### Exercise requirements
Display every line of the items below that contains the string "locateOnScreen", treating uppercase and lowercase as different.

☆ ☆ ☆ ☆

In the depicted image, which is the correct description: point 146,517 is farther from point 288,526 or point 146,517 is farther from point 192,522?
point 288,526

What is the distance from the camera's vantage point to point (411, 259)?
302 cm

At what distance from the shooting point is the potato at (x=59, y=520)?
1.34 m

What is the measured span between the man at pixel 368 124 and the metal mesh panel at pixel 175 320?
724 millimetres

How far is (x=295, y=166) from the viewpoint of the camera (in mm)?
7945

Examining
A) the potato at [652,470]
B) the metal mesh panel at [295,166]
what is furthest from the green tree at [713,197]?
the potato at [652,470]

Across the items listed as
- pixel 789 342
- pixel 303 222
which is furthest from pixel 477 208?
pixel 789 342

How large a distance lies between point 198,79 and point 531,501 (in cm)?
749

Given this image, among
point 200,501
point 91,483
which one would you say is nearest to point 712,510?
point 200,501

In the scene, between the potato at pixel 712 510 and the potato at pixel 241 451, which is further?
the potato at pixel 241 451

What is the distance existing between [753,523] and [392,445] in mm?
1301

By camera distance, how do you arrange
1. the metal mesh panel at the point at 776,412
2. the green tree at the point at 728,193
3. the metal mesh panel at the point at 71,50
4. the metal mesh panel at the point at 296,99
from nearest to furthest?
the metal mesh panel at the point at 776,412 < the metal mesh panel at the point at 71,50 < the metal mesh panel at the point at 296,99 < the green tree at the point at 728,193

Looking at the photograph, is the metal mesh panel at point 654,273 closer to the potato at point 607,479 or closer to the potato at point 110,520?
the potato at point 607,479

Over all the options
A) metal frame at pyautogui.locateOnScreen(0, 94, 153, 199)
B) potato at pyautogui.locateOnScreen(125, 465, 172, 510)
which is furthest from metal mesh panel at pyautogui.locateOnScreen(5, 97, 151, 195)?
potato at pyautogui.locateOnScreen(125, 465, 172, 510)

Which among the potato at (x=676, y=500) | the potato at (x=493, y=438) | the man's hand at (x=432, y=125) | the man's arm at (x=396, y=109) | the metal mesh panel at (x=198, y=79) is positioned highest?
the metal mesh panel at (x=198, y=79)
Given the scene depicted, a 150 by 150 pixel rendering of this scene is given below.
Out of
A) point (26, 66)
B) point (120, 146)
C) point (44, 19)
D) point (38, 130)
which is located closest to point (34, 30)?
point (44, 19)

☆ ☆ ☆ ☆

### Finished answer
A) metal frame at pyautogui.locateOnScreen(0, 94, 153, 199)
B) potato at pyautogui.locateOnScreen(125, 465, 172, 510)
which is furthest from metal mesh panel at pyautogui.locateOnScreen(5, 97, 151, 195)?
potato at pyautogui.locateOnScreen(125, 465, 172, 510)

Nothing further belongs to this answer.